Le opposizioni hanno mostrato responsabilità dopo il monito di Napolitano presentando per la prima volta nella legislatura emendamenti condivisi,malgrado la loro contrarietà al maxiemendamento.
Una manovra ingiusta e inquina che colpirà le famiglie, affondando ancor di più il welfare con più tasse e ticket e meno servizi e diritti ai disabili. Un conto salato che pagano come sempre i ceti più deboli,aumentando sempre più la forbice sociale tra redditi alti e bassi e le diseguaglianze sociali. Su 45 miliardi di manovra,circa 30 miliardi sono nuove tasse(ticket,bolli e nuove tasse),ma non vi è presente nel testo nessuna misura per la crescita e lo sviluppo e soprattutto non sono presenti riforme strutturali, dove senza le quali secondo il presidente della Banca d’Italia Mario Draghi ci vorranno presto altri tagli e nuove tasse. Quindi cos’hanno concluso con questa manovra?
Niente.
Dietro questa parola si nasconde il fannullonismo di questo governo che non esiste e non governa lasciando solo il nostro povero Paese in mano alla speculazione e all’incertezza.

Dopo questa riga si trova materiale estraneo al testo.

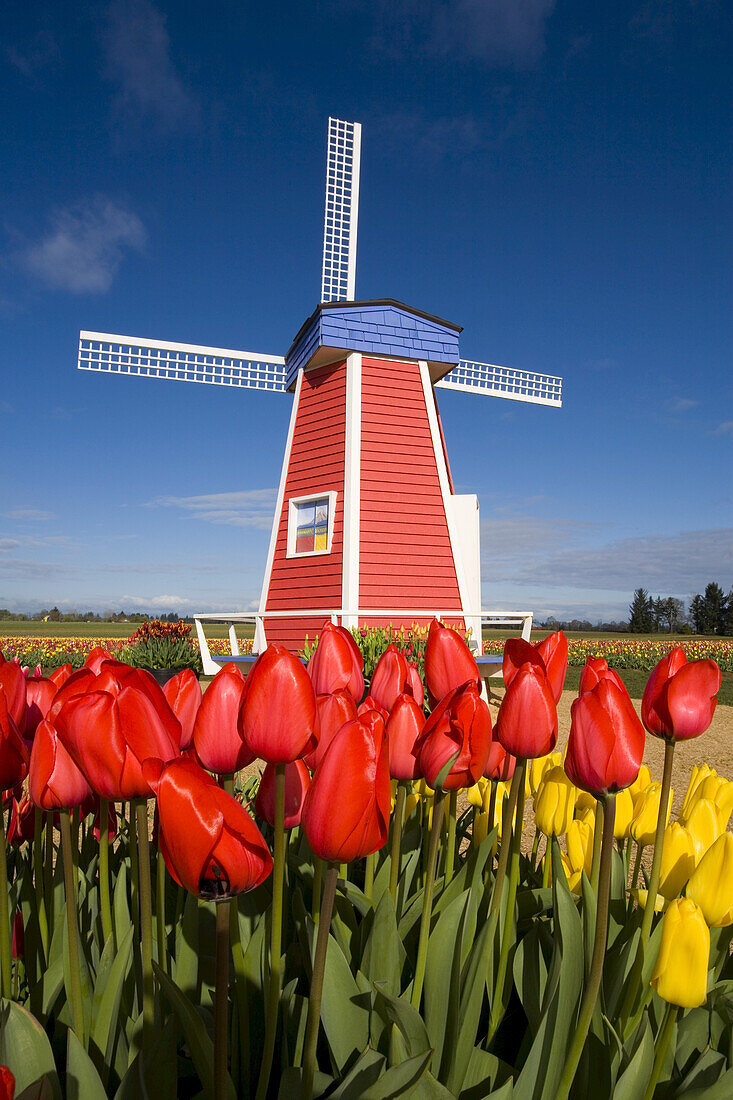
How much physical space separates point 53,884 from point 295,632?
9.25 m

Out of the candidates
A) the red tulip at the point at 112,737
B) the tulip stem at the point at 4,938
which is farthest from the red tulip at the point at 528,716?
the tulip stem at the point at 4,938

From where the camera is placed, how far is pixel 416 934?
1.35 m

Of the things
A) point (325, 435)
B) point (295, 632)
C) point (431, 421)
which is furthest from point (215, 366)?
point (295, 632)

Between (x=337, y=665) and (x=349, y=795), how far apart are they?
1.56 ft

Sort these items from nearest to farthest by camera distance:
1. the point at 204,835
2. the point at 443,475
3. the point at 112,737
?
the point at 204,835 → the point at 112,737 → the point at 443,475

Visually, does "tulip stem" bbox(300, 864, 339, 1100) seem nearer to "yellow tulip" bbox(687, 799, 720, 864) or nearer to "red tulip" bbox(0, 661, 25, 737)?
"red tulip" bbox(0, 661, 25, 737)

Il governo fa pagare il prezzo di una crisi che non ha saputo risolvere e che non risolverà.
Dietro questa manovra c’è la latitanza di un premier che invece di parlare al Paese e al Parlamento resta chiuso nel bunker di Palazzo Grazioli proprio come il suo amico Gheddafi a Tripoli,resta lì perché ha paura del popolo italiano che non lo vuole e non lo merita. C’è una maggioranza che nonostante la campagna acquisti è rimasta stordita dalla batosta amministrativa e referendaria. E anche dopo la nomina di Alfano la maggioranza viaggia sempre più su acque agitate.
L’unica nota positiva di questi giorni rimane l’unità di intenti nel presentare emendamenti unici da parte delle opposizioni che chiedevano un taglio ai costi della politica:vitalizi,pensioni,accorpamenti di piccoli comuni e provincie,tassazioni rendite ecc…Niente di tutto questo è stato accolto.
Già venerdì nell’Aula bunker della Camera Berlusconi parlava con Bossi e Tremonti non della manovra ma del caso Papa e della votazione sulla richiesta d’arresto che pende sul deputato pidielllino.
Un governo che non governa deve solo andare a casa. Serve un’opposizione politica e sociale unita e solida che devono mandare via questo governo e rilanciare al più presto un progetto di rilancio dell’economia e del Paese.